The court went on to say that, in contrast, “applying California law would significantly impair Spain’s interest in applying Article 1955 of the Spanish Civil Code. For one, because the relevant conduct [the purchase of the painting] occurred in Spain” so that “Spain has the “predominant interest in applying its laws to that conduct.” Furthermore, “applying California law would mean that Spain’s law would not apply to property possessed within Spain’s borders, so long as the initial owner (1) happened to be a California resident (a fact over which… the defendant has no way of knowing or controlling…, and (2) the California resident did not know where the property is located and who possessed it. Applying California law based only on Claude Cassirer’s decision to move to California would strike at the essence of a compelling Spanish law.”
With respect to the third factor and also in accordance with past precedents of the California Supreme Court, “the court should look to whether one jurisdiction’s laws accommodate the other jurisdiction’s interests or imposes duties the other jurisdiction already imposes… A state’s laws can more readily be discarded if the failure to apply its laws would only partially—rather than totally—impair the policy interests of the jurisdiction whose law is not applied…. Here, the failure to apply California’s laws would only partially undermine California’s interests in deterring theft and returning stolen art to victims of theft, which provides further support for limiting the extraterritorial reach of California’s laws to this dispute.

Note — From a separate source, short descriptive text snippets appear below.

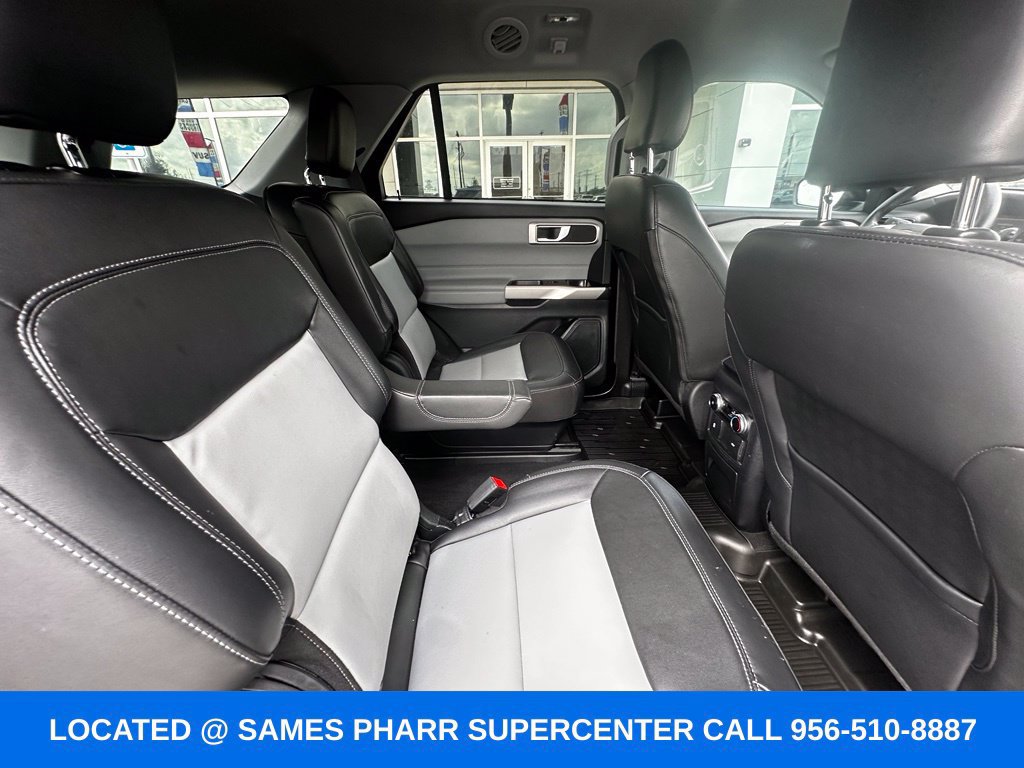 Used 2023 Ford Explorer XLT w/ Equipment Group 202A RWD image 29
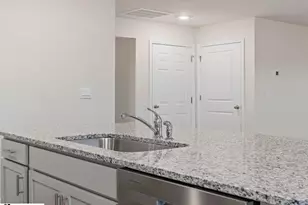 229 Roocroft Ct, Fountain Inn, SC 29644 - Photo 13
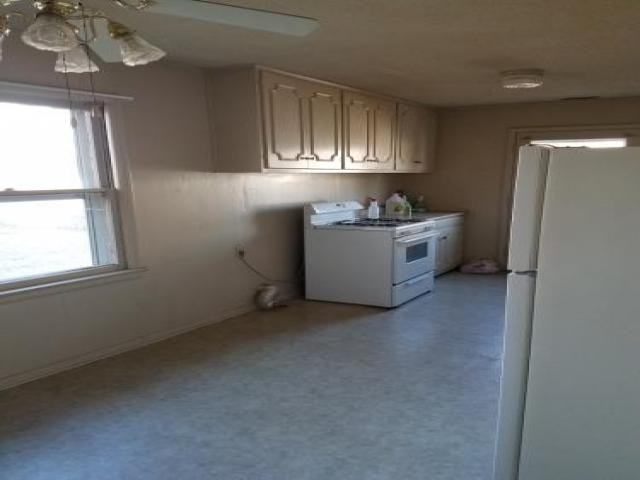 1000 S Walnut St - Photo 3 of 6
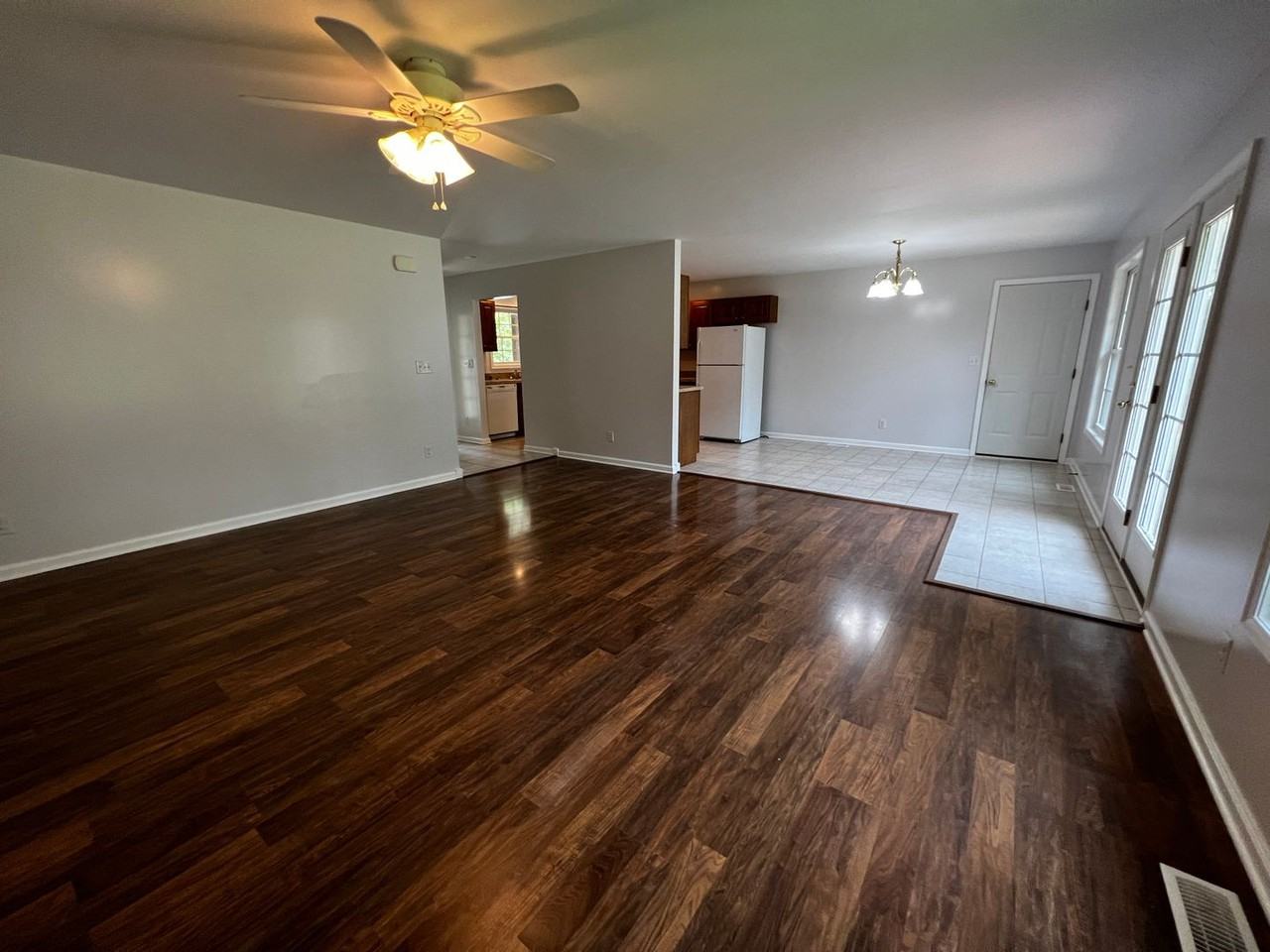 596 Landing Rd - Photo 4 of 19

On the other hand, “applying Spanish law would only partially undermine California’s interests in facilitating recovery of stolen art for California residents. California law already contemplates that a person whose art—or other personal property—is stolen may eventually lose the ability to reclaim possession: namely, if the person fails to bring a lawsuit within six years after he discovers the whereabouts of the art… Similarly, Article 1955 of the Spanish Civil Code accommodates California’s interest in deterring theft. As we have explained, Spanish law makes it more difficult for title to vest in an “encubridor,” which includes, “an accessory after the fact,” or someone who “knowingly receives and benefits from stolen property…. If the possessor is proven to be an encubridor, Spanish law extends the period in which the property must be possessed before new prescriptive title is created.”

4. Concluding remarks

This complex and interesting case seems to be coming to an end. In brief, and despite the complexity of the application of the theory of interest analysis, it seems that the US court has given the same solution which a civil court would have given, applying the usual rule that the law applicable to property rights is the law of the place where the property is located at the time of the transfer. So far, it appears that the increasing sensitivity towards cultural property and towards unraveling war crimes has not fully displaced this conflicts rule.